Lee Hee-seong

Personal information
- Date of birth: 27 May 1990 (age 36)
- Place of birth: South Korea
- Height: 1.85 m (6 ft 1 in)
- Position: Goalkeeper

Team information
- Current team: Ansan Greeners FC
- Number: 1

Senior career*
- Years: Team / Apps / (Gls)
- 2011–2018: Ulsan Hyundai FC / 10 / (0)
- 2013: Ulsan Hyundai Mipo Dockyard FC→(loan) / 15 / (0)
- 2016: Yangju Citizen FC
- 2018–: Ansan Greeners FC / 205 / (0)

= Lee Hee-seong =

South Korean footballer (born 1990)

Lee Hee-seong (born 27 May 1990), also known as Lee Seung-Bin, in South Korea) is a South Korean footballer who plays as a goalkeeper for Ansan Greeners FC.

==Career==

Lee started playing as goalkeeper in 5th grade because he thought that "saving while falling looked cool".

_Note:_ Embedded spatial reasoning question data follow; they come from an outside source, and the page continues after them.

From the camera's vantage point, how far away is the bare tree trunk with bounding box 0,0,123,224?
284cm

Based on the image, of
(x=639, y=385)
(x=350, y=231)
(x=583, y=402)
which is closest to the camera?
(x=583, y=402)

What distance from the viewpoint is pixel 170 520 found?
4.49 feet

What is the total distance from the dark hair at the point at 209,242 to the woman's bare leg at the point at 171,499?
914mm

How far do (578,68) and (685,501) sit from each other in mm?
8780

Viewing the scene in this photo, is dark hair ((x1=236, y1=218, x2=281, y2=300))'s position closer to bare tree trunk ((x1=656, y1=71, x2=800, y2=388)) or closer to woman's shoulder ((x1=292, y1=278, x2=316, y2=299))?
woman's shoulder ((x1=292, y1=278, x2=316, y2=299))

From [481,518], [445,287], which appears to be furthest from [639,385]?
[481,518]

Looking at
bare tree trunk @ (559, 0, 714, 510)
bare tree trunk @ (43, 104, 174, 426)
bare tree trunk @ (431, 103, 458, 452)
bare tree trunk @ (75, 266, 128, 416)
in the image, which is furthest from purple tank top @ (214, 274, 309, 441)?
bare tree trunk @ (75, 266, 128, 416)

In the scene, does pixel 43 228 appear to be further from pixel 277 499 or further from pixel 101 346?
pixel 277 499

In high school, Lee was regarded as a better goalkeeper than future international Kim Seung-gyu, winning Most Valuable Player at the 2008 High School Challenge and giving the trophy to his dying father in the hospital. However, he later envied Kim, who played in the 2014 World Cup, and contemplated quitting football while playing for Ulsan Hyundai's reserves.

On the 17th of June 2015, Lee started against Jeonbuk Hyundai in his first league appearances that season. In the 37th minute, he struck his head against striker Lee Dong-gook's knee, causing a broken temple. The injury was life threatening, but he eventually recovered with the support of his girlfriend.